### OBJECTIVE
Identify every line in the entries below that contains the word "from", and copy each of those lines. Case counts.

### EXCERPTED DATA
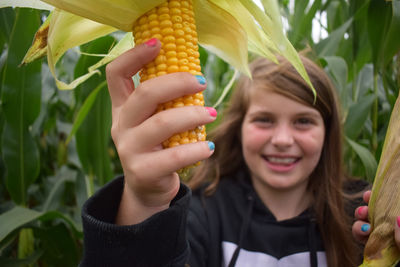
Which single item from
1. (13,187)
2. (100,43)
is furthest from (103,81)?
(13,187)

### SOLUTION TO THIS PROBLEM
Which single item from
is furthest from (103,81)?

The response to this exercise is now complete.